=== Entries supplied ===

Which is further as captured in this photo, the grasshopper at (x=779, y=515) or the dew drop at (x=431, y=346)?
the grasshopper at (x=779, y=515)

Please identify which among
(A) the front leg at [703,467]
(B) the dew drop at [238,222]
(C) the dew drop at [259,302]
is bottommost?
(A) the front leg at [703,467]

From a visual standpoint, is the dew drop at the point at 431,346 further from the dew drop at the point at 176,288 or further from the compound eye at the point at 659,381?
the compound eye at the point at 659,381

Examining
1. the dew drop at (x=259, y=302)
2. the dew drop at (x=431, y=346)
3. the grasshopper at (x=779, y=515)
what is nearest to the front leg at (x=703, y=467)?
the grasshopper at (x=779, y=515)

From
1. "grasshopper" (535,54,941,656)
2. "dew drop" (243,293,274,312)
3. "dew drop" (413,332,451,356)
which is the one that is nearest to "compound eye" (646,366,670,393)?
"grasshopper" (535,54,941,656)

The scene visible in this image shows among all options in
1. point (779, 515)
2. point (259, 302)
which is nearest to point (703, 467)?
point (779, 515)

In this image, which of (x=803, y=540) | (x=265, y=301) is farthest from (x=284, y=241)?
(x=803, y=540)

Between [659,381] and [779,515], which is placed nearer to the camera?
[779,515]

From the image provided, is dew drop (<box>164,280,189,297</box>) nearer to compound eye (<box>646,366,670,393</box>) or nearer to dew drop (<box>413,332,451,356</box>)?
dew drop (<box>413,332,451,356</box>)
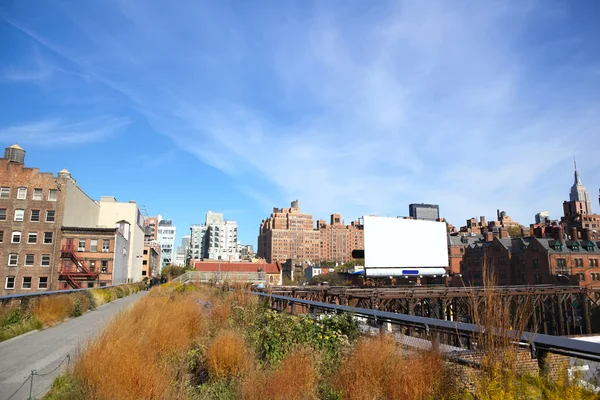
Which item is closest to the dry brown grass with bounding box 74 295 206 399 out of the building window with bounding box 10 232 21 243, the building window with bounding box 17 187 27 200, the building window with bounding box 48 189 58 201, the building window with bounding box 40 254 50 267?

===

### What to work on
Rewrite the lines of the listing as a Markdown table with the columns Row and Line, from the line containing "Between [659,381] and" through the end of the listing, inclusive. Leave out blank lines and pictures.

### Result for this task
| Row | Line |
|---|---|
| 1 | Between [659,381] and [779,515], which is placed nearer to the camera? |
| 2 | [779,515] |
| 3 | From the image provided, is dew drop (<box>164,280,189,297</box>) nearer to compound eye (<box>646,366,670,393</box>) or nearer to dew drop (<box>413,332,451,356</box>)? |
| 4 | dew drop (<box>413,332,451,356</box>) |
| 5 | Which item is closest to the dry brown grass with bounding box 74 295 206 399 out of the building window with bounding box 10 232 21 243, the building window with bounding box 17 187 27 200, the building window with bounding box 48 189 58 201, the building window with bounding box 40 254 50 267? |